Problem to solve:
Can you convert every line of the entries below into a single numbered list, omitting blank lines and leaving the pictures out?

Rows from a dataset on spatial reasoning
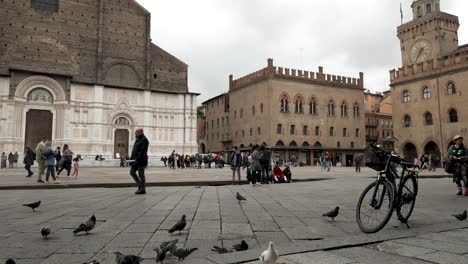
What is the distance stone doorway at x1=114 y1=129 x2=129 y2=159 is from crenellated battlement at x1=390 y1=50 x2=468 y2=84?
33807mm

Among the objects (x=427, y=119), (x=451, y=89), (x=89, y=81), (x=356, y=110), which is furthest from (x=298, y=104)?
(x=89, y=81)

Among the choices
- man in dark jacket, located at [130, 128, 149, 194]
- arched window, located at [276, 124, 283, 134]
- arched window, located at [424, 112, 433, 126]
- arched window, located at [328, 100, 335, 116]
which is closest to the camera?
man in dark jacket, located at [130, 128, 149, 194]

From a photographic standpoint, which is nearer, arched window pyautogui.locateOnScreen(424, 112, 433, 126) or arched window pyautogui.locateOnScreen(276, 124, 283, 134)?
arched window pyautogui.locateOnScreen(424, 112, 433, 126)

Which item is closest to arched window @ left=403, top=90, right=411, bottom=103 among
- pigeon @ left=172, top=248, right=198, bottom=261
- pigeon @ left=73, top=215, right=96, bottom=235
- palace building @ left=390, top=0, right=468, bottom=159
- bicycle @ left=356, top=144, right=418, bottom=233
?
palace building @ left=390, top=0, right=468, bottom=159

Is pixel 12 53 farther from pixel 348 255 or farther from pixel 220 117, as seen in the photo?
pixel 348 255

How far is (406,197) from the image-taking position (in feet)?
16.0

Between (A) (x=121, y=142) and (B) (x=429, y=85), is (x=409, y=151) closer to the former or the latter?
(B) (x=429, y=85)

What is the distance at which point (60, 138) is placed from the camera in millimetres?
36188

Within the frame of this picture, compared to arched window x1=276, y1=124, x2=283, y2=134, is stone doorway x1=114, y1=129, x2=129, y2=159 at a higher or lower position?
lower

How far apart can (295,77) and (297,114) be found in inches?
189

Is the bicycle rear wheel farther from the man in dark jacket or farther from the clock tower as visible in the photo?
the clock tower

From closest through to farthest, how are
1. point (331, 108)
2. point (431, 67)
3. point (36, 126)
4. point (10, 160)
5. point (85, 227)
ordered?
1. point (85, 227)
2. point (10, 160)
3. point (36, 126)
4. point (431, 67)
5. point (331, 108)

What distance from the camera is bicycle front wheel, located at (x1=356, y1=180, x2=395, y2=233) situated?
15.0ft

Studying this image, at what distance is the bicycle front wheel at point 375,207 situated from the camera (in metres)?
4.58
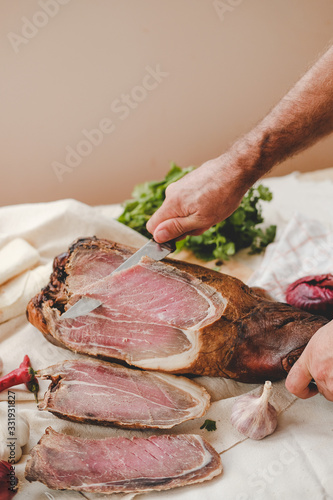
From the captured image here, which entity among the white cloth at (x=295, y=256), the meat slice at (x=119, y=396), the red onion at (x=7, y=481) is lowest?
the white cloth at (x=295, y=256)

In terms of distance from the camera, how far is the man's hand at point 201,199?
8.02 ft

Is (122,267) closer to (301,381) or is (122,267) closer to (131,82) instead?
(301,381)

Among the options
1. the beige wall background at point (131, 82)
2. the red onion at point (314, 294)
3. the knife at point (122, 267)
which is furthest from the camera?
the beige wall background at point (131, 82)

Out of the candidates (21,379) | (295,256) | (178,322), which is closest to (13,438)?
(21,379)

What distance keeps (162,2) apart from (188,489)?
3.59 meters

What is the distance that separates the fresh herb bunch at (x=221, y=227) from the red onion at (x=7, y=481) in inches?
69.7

Result:
1. What is the distance stone doorway at x1=114 y1=129 x2=129 y2=159 is from crenellated battlement at x1=390 y1=50 x2=468 y2=84?
2. 33807mm
3. Among the objects (x=427, y=119), (x=451, y=89), (x=89, y=81), (x=356, y=110), which is furthest from (x=298, y=104)?
4. (x=89, y=81)
5. Among the choices
6. - man in dark jacket, located at [130, 128, 149, 194]
7. - arched window, located at [276, 124, 283, 134]
8. - arched window, located at [424, 112, 433, 126]
9. - arched window, located at [328, 100, 335, 116]
10. which is closest to the camera?
11. man in dark jacket, located at [130, 128, 149, 194]
12. From a photographic standpoint, which is nearer, arched window pyautogui.locateOnScreen(424, 112, 433, 126) or arched window pyautogui.locateOnScreen(276, 124, 283, 134)?
13. arched window pyautogui.locateOnScreen(424, 112, 433, 126)
14. Which item is closest to arched window @ left=403, top=90, right=411, bottom=103 among
15. - pigeon @ left=172, top=248, right=198, bottom=261
16. - pigeon @ left=73, top=215, right=96, bottom=235
17. - palace building @ left=390, top=0, right=468, bottom=159
18. - bicycle @ left=356, top=144, right=418, bottom=233
19. ?
20. palace building @ left=390, top=0, right=468, bottom=159
21. Is pixel 12 53 farther from pixel 348 255 or farther from pixel 220 117, as seen in the photo?
22. pixel 348 255
23. How far is (406,197) from the image-taking position (in feet)?
24. 16.0
25. Between (A) (x=121, y=142) and (B) (x=429, y=85), is (x=409, y=151) closer to the former or the latter?
26. (B) (x=429, y=85)
27. What is the distance at which point (60, 138) is placed from the camera in millimetres?
28. 36188
29. Within the frame of this picture, compared to arched window x1=276, y1=124, x2=283, y2=134, is stone doorway x1=114, y1=129, x2=129, y2=159 at a higher or lower position?
30. lower
31. How far apart can (295,77) and (297,114) be found in inches?
32. 189
33. Is the bicycle rear wheel farther from the man in dark jacket or farther from the clock tower as visible in the photo?
34. the clock tower
35. From closest through to farthest, how are
36. 1. point (331, 108)
37. 2. point (431, 67)
38. 3. point (36, 126)
39. 4. point (10, 160)
40. 5. point (85, 227)
41. ordered?
42. 1. point (85, 227)
43. 2. point (10, 160)
44. 3. point (36, 126)
45. 4. point (431, 67)
46. 5. point (331, 108)
47. What distance from the camera is bicycle front wheel, located at (x1=356, y1=180, x2=395, y2=233) situated?
48. 15.0ft
49. Studying this image, at what distance is the bicycle front wheel at point 375,207 situated from the camera (in metres)?
50. 4.58
51. From the captured image here, which entity among the white cloth at (x=295, y=256), the meat slice at (x=119, y=396), the red onion at (x=7, y=481) is lowest?
52. the white cloth at (x=295, y=256)
53. In terms of distance from the camera, how far is the man's hand at point 201,199?
54. 8.02 ft
55. Is (122,267) closer to (301,381) or is (122,267) closer to (131,82) instead?
56. (301,381)
57. Among the options
58. 1. the beige wall background at point (131, 82)
59. 2. the red onion at point (314, 294)
60. 3. the knife at point (122, 267)
61. which is furthest from the camera?
62. the beige wall background at point (131, 82)
63. Out of the candidates (21,379) | (295,256) | (178,322), which is closest to (13,438)?
64. (21,379)
65. What distance keeps (162,2) apart from (188,489)?
66. 3.59 meters
67. What is the distance that separates the fresh herb bunch at (x=221, y=227) from the red onion at (x=7, y=481) in inches?
68. 69.7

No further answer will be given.